At Tuesday’s (12 September) Cabinet session of Wiltshire County Council it was announced that ‘Inflationary’ increases will be applied to car parking charges as from August 2018.
All the other options raised (below – and detailed in recent m.n report) will go to public consultation, details of which will be announced later.
Option 2: Introduce Sunday and Bank / Public Holiday charging at all car parks
Option 3: Charge in all Wiltshire Council car parks
Option 4: Discontinue free event parking in November and December
Option 5: Base season ticket charges on the standard rate charges
Option 6: Harmonise residents’ parking permit charges
Option 7: Reduce the parking grace period to ten minutes
An Option 1 is missing, as this relates to the inflationary increase that will be going ahead irrespective of any consultation. “Option 1 to be put through at the earliest opportunity” stated Cllr Bridget Wayman, cabinet member for highways and transport.

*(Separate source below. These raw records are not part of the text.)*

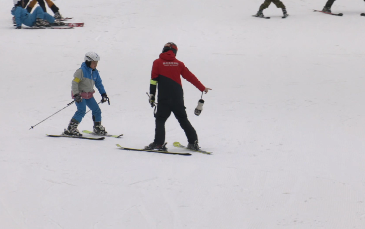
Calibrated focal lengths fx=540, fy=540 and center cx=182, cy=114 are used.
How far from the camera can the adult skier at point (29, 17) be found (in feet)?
55.1

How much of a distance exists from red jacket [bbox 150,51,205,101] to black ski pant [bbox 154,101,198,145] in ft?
0.35

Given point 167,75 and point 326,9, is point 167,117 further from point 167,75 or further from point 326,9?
point 326,9

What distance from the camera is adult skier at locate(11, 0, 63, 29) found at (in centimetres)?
1680

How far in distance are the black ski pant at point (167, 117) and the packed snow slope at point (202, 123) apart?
0.96 feet

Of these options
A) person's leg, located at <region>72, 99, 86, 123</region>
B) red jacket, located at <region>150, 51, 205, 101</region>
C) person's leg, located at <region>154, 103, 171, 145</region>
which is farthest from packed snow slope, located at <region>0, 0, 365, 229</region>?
red jacket, located at <region>150, 51, 205, 101</region>

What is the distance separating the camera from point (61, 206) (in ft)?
16.9

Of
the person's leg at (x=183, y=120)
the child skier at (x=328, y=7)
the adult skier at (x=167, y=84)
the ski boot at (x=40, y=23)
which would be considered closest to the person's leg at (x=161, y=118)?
the adult skier at (x=167, y=84)

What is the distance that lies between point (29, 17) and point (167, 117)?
11.2 meters

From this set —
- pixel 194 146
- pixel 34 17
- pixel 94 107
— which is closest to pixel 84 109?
pixel 94 107

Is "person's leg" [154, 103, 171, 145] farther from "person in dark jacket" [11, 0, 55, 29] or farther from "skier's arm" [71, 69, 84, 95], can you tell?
"person in dark jacket" [11, 0, 55, 29]

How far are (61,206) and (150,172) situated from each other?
1412 mm

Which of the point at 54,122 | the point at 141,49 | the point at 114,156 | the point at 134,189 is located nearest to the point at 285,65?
the point at 141,49

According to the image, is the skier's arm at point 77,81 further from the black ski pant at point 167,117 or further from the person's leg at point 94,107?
the black ski pant at point 167,117

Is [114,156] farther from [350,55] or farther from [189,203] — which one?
[350,55]
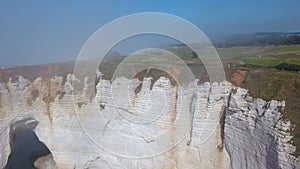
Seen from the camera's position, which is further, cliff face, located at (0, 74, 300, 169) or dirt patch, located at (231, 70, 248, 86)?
dirt patch, located at (231, 70, 248, 86)

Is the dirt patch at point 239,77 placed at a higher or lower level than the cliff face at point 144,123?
higher

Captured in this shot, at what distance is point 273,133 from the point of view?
17906 mm

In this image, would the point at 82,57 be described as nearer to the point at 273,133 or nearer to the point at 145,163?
the point at 145,163

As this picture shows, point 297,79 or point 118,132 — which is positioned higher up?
point 297,79

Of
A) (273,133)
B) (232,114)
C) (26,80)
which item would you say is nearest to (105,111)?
(26,80)

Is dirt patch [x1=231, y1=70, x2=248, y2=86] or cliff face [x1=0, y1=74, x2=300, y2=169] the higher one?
dirt patch [x1=231, y1=70, x2=248, y2=86]

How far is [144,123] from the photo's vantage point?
26.2 meters

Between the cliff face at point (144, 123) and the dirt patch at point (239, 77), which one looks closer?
the cliff face at point (144, 123)

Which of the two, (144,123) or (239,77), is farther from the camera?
(144,123)

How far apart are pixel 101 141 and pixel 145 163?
384 cm

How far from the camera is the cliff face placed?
2017cm

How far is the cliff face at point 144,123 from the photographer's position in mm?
20172

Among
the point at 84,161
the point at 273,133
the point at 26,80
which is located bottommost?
the point at 84,161

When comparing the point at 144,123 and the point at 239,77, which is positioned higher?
the point at 239,77
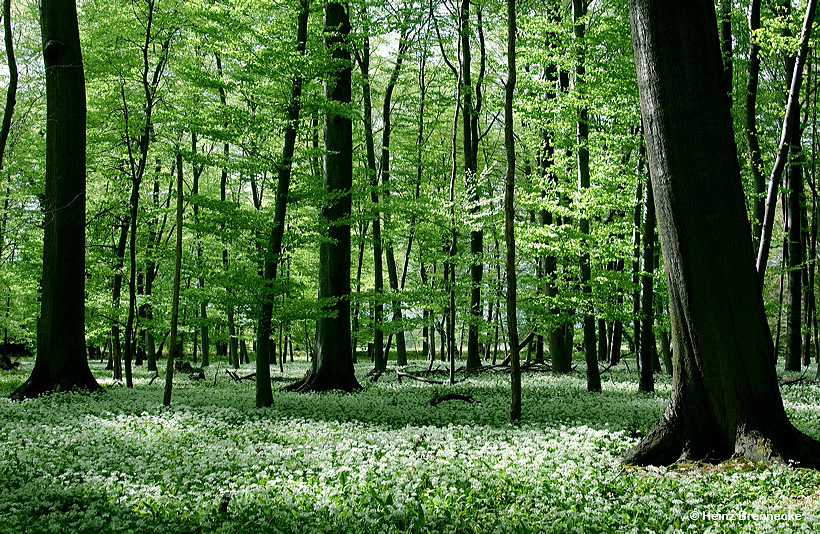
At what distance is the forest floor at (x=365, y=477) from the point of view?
3.99m

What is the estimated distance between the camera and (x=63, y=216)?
11109 mm

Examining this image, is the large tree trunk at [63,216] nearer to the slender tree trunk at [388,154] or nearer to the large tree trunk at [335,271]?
the large tree trunk at [335,271]

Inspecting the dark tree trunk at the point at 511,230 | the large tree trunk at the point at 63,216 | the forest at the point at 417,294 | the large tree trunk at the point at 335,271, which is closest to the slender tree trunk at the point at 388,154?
the forest at the point at 417,294

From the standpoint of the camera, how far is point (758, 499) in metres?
4.08

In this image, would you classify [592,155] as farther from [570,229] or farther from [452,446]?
[452,446]

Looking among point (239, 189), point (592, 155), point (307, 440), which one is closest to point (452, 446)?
point (307, 440)

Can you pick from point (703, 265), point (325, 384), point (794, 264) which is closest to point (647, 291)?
point (703, 265)

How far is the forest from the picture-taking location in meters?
4.56

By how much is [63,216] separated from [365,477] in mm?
9739

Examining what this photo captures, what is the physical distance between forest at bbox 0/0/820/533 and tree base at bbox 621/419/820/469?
0.03 metres

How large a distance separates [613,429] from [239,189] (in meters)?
28.0

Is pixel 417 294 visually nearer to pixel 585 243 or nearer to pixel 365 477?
pixel 585 243

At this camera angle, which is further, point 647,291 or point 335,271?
point 335,271

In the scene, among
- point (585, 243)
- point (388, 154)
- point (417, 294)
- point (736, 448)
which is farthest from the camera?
point (388, 154)
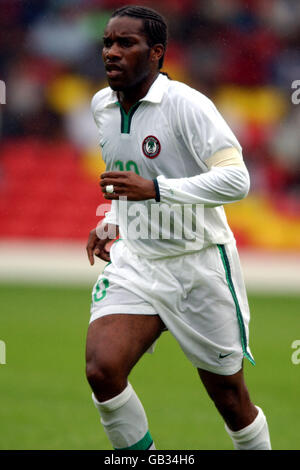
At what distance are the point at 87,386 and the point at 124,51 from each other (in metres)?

“An inflationary increase, because it’s on the existing Traffic Regulation Order (TRO) which covers charges for existing car parks, we don’t have to go through the same consultation process that we do when we are proposing a new TRO for the changes, the additional charges we are looking at in the options 2-7.” she added as clarification.
Councillors from across the county questioned whether a blanket inflationary increase would actually raise revenue at all, as some of the long term car parks were nearly empty even at peak times. “17% of capacity” was quoted for one car park in Corsham.
Cllr Ian Thorn asked if any modelling had been done regarding such price elasticity, “If car parks are already half empty are we going to see an increase in revenue?” he questioned.
Cllr Ruth Hopkinson (Corsham) questioned whether this increase was consistent with the Council’s recently passed business plan where regeneration of town centres was a central key objective, as “regeneration of town centres is having viable retail and leisure outlets and that is totally dependant on having adequate parking.” “I find that there is a bit of an anomaly there” she added.
This whole issue of parking charges is being linked to the cost of subsidising bus services. “Increase to enable to continue to support bus services and and cover increasing costs of parking management including business rates” stated Councillor Wayman, adding that in this year’s budget, £7.72m went to supporting bus services, gross income from parking stood at £7.66m and cost of parking management was £2.53m.
The gap between surplus from parking income/cost and bus subsidies stands at £2.59m, some of which will be bridged by the additional parking charges. “Proposals today won’t close that gap, but will help.” she added.
The consultation process on the additional parking charges will be announced soon and details of which will be presented here on marlborough.news.
However, we can all look forward to an ‘inflationary’ increase, whatever that might be, which will be imposed in just under one year’s time.